Was war da eigentlich, dass deine Frau das mitbekommen hat?
 

Benutzer43798  (41)

Sehr bekannt hier
Das klingt alles sehr ichbezogen. Du schreibst kein Wort, wie sich deine Frau in der Ehe fühlt. Wir wissen nicht, wie die Gefühle bei euch sind. Und auch gehst du kein bisschen darauf ein, was deine Frau sich vielleicht wünscht.

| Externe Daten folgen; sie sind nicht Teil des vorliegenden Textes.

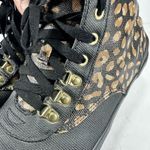 Keds Scout Boot Leopard Print High Top Sneakers Women’s 10W Wide Black Gold Photo 3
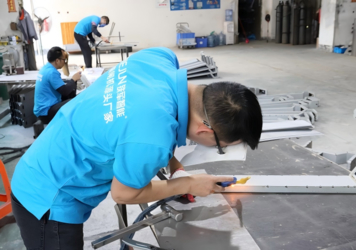 Shenzhen Ironman Intelligent Technology Co., Ltd. linia produkcyjna producenta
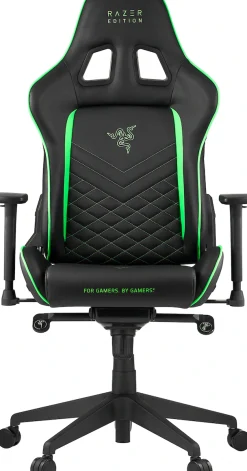RAZER Gaming-Stuhl »Tarok Pro by Zen, PU Kunstleder« () 3D-Armlehnen, Lendenkissen und Kopfkissen, bis 130kg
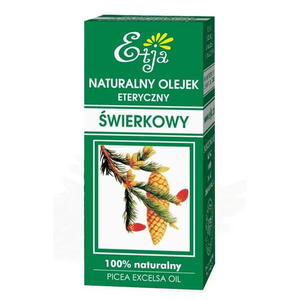 Naturalny Olejek Eteryczny wierkowy 10 ml - ETJA - 2861090587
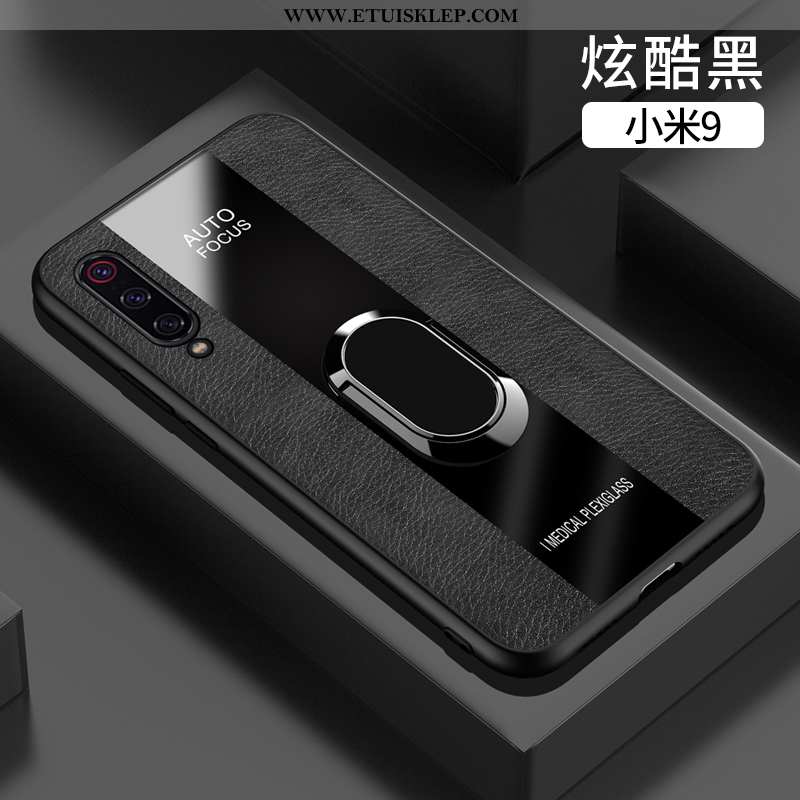 Obudowa Xiaomi Mi 9 Trendy Mały Telefon Komórkowy Biznes Projekt Ochraniacz Skórzane Etui Sklep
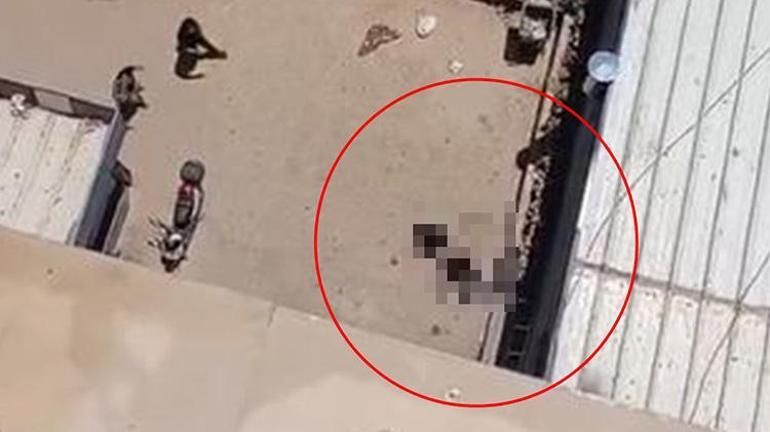 Mardinde reklam oyuncusu 11inci kattan düşerek hayatını kaybetti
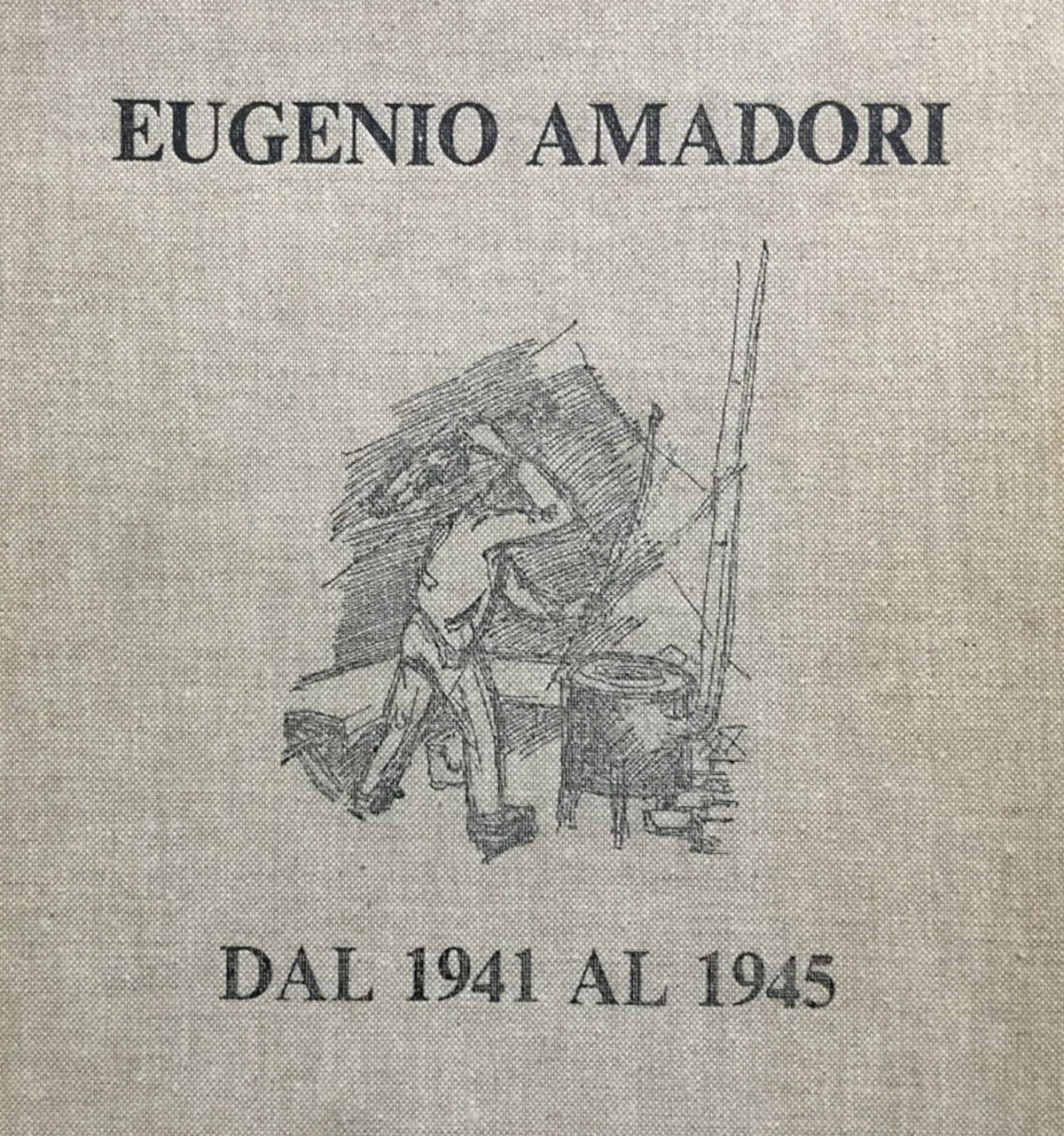 Eugenio Amadori. Gli inutili giorni dell'ira. 30 tavole. Lavori eseguiti …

Was ich lese ist eigentlich nur, dass du dich total auf dich konzentrierst. Hilfe in der Familie wird von dir gewünscht, aber du schiebst den Sport vor. Das begründest du mit deiner Gesundheit. Ja Gesundheit ist wichtig. Aber aktuell setzt du das zweitwichtigste in deinem Leben gnadenlos dafür aufs Spiel: deine Ehe. Und du schreibst zwar dass du dies oder jenes machen würdest, es dir aber zu viel Aufwand bedeutet.

Eigentlich willst du die Familie doch gar nicht mehr. Sie scheint dir nur behindernd zu sein und eigentlich würdest du dir doch lieber ein anderes Leben wünschen. So wirkt es jedenfalls.
 

Benutzer6428 

Doctor How
Also wir reden schon miteinander, gerade in so Situationen. Es ist aber nicht einfach, die richtigen Worte zu finden die immer 100% passen. Wenns nur 80% sind können die 20% recht fatale Folgen haben.
Wie oft?
Wie lange?
Wie intensiv?
Gebt ihr euch BEIDE Mühe?
Ganz ehrlich..dieser Satz klingt so wie "Joa...klappt halt nie so ganz, ne? Da lass ichs halt lieber oder geb mir halt nicht so viel Mühe..."
Gerade zur Aufarbeitung müsstet ihr eigentlich mehrere Stunden schon beisammen gesessen und eure Gefühle ergründet haben.
 

Benutzer154731 

Verbringt hier viel Zeit
Gestern haben wir länger gesprochen, es ist schon so dass sie sich überfordert fühlt, sie auch den Anspruch hat, perfekt zu sein. Sie nur ihre Aufgaben sieht und das ICH dabei vergisst. Sie vermehrt einfordern muss, Zeit für sich zu haben und mit dieser Zeit auch was anzufangen. Wir gerne einen Tag ausmachen, an dem ich die Hausaufgaben übernehme und sie was anderes für sich macht
Na das ist doch schon mal ein Anfang. Und nicht wundern wenn sie die Zeit erst mal nur dazu nutzt um auf dem Sofa zu sitzen.
Ein neues Hobby kostet Kraft. Die hat man nicht, wenn man sich eh schon überfordert fühlt, dann ist ein Kurs einfach nur ne zusätzliche Verpflichtung und Stress.
Vielleicht bringt es ihr mehr, wenn sie statt dessen mit einer Freundin entspannt was essen oder trinken geht.
 

Benutzer43798  (41)

Sehr bekannt hier
Ich wiederhole mich: wichtig sind nicht stundenlange Auszeiten in denen ihr redet oder euch nur um euch kümmer. Wichtiger sind die täglichen 5 Minuten. Mal ganz direkt gefragt: wie oft fühlt ihr euch am Tag so als Paar? Wieviel Zeit nehmt ihr euch täglich um nur für euch zu sein? Ich spreche keineswegs über drei Stunden ogirasitschen Sex. Das sit in eurem Fall nciht möglich. Was ich meine ist das kuschelnd einschlafen. Das liebevolle Abschiedkuss. Umarmen während sie kocht. Auf dem Sofa kuscheln und Film sehen. Ein erotischer Blick beim vorbeigehen. Drei liebe Worte zwischendurch.